BEGIN Exercise materials
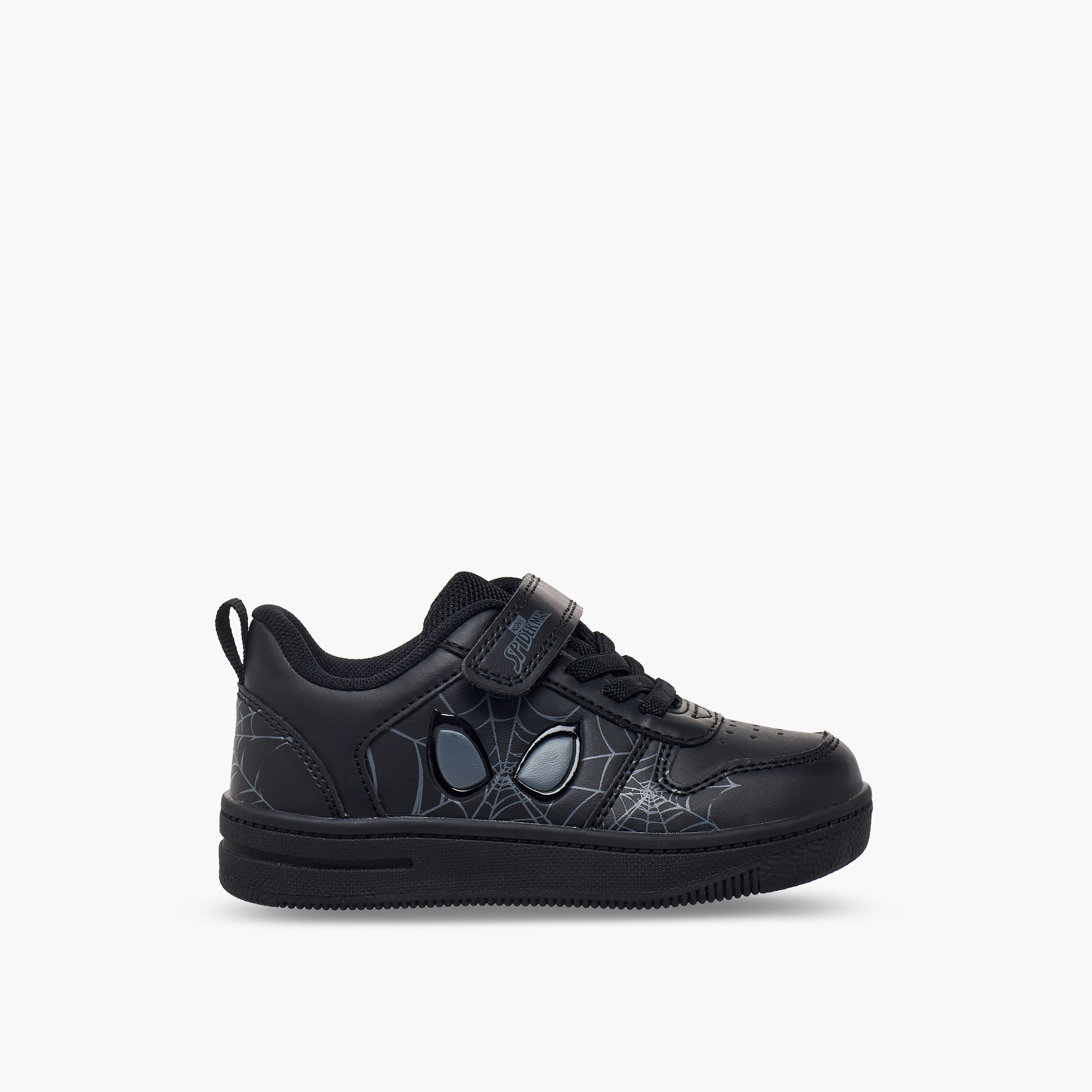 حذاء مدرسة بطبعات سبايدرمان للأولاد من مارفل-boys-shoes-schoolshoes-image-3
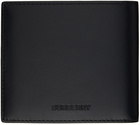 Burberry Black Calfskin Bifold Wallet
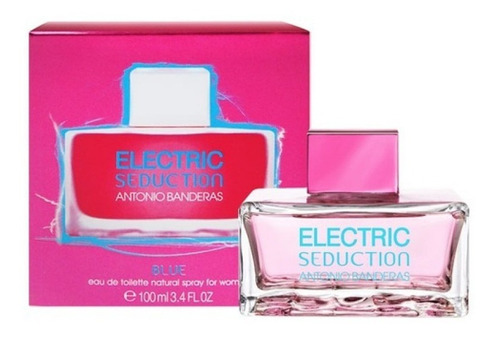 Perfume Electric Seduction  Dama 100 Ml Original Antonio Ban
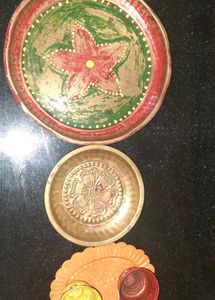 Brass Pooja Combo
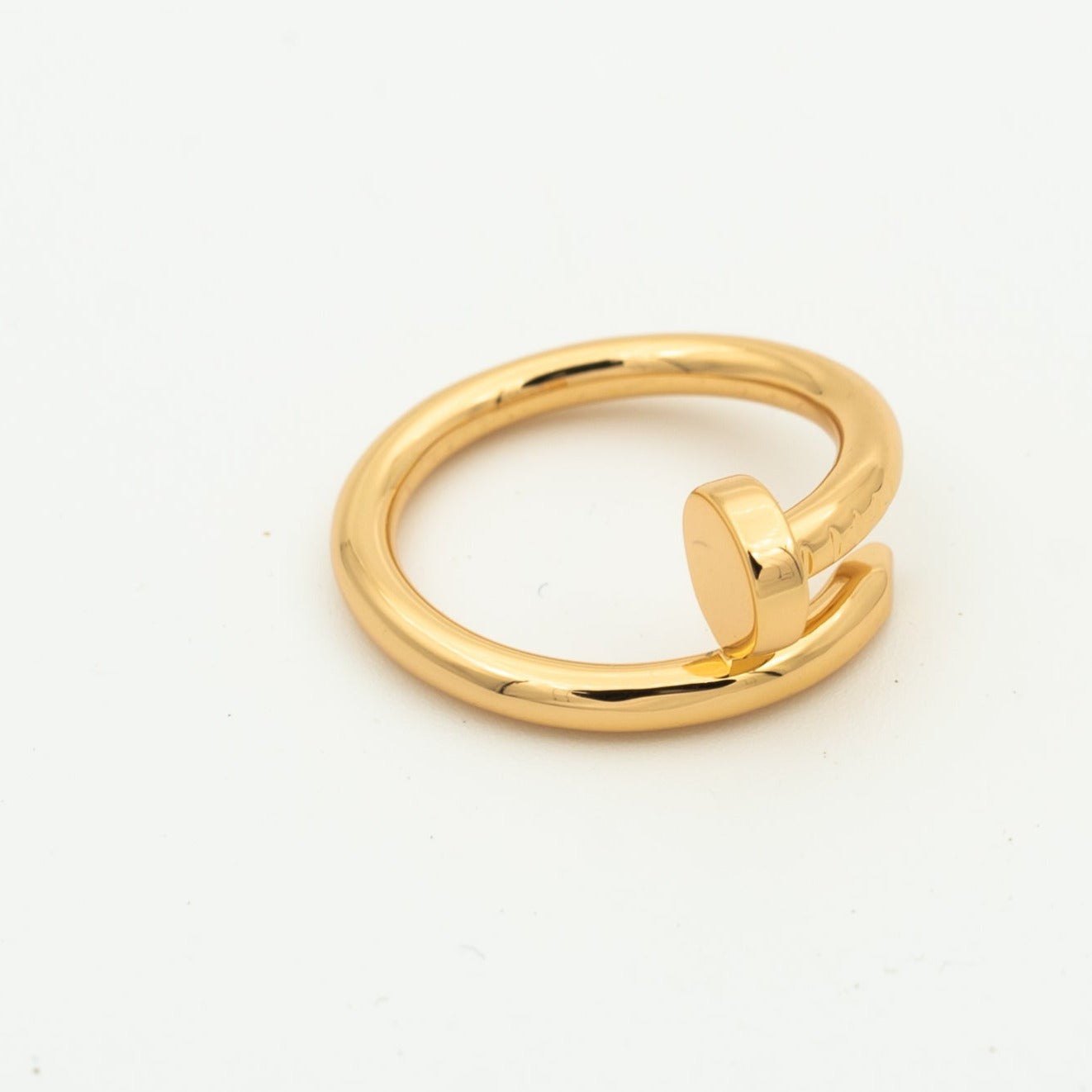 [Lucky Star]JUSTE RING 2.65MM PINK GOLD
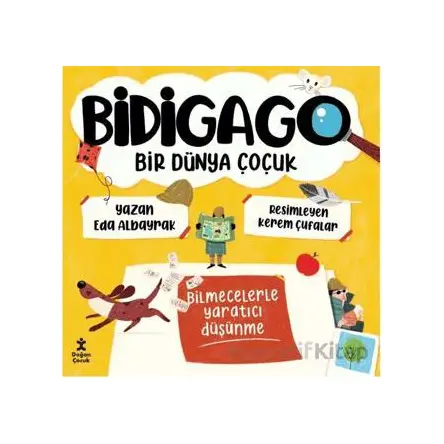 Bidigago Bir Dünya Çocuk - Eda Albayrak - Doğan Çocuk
END Exercise materials
The answer must be the lines above, word for word, from the first one through the line with "[Lucky Star]JUSTE RING 2.65MM PINK GOLD", pictures excluded.

▶ [The answer]
 حذاء مدرسة بطبعات سبايدرمان للأولاد من مارفل-boys-shoes-schoolshoes-image-3
 Burberry Black Calfskin Bifold Wallet
 Perfume Electric Seduction  Dama 100 Ml Original Antonio Ban
 Brass Pooja Combo
 [Lucky Star]JUSTE RING 2.65MM PINK GOLD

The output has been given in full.